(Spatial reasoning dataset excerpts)
= = = = =

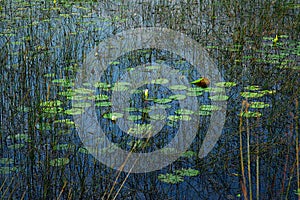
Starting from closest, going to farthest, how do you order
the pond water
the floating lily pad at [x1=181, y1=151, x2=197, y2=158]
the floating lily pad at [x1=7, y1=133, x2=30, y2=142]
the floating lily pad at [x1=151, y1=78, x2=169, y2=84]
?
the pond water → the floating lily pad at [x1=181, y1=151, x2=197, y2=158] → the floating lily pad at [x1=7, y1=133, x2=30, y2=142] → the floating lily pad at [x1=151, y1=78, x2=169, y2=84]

= = = = =

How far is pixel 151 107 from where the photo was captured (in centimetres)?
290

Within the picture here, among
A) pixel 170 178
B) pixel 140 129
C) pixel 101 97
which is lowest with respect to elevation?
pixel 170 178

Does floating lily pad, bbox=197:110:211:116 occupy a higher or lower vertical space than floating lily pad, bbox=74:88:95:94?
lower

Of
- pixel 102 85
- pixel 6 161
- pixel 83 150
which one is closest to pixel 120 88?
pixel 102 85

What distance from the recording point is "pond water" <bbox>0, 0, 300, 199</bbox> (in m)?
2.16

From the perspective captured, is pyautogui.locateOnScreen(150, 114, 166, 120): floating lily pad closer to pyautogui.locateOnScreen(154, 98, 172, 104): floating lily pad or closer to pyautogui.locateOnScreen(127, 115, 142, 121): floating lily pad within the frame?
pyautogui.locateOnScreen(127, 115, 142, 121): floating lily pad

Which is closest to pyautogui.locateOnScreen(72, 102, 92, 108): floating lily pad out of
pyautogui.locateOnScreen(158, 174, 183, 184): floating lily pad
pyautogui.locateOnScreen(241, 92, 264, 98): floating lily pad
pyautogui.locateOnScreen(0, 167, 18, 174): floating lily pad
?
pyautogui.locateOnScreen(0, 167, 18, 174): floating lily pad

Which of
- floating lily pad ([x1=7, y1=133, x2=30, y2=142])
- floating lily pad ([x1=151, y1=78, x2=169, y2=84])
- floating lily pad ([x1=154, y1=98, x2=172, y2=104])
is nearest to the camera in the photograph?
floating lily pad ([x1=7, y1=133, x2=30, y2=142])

= = = = =

» **Task directions**
Update the part that opens with the line containing "Starting from closest, going" and closes with the line containing "the pond water →", changing "how do you order" to "how would you rank" and leaving everything else untouched.

» **Finished task**
Starting from closest, going to farthest, how would you rank
the pond water
the floating lily pad at [x1=181, y1=151, x2=197, y2=158]
the floating lily pad at [x1=7, y1=133, x2=30, y2=142]
the floating lily pad at [x1=151, y1=78, x2=169, y2=84]
?
the pond water → the floating lily pad at [x1=181, y1=151, x2=197, y2=158] → the floating lily pad at [x1=7, y1=133, x2=30, y2=142] → the floating lily pad at [x1=151, y1=78, x2=169, y2=84]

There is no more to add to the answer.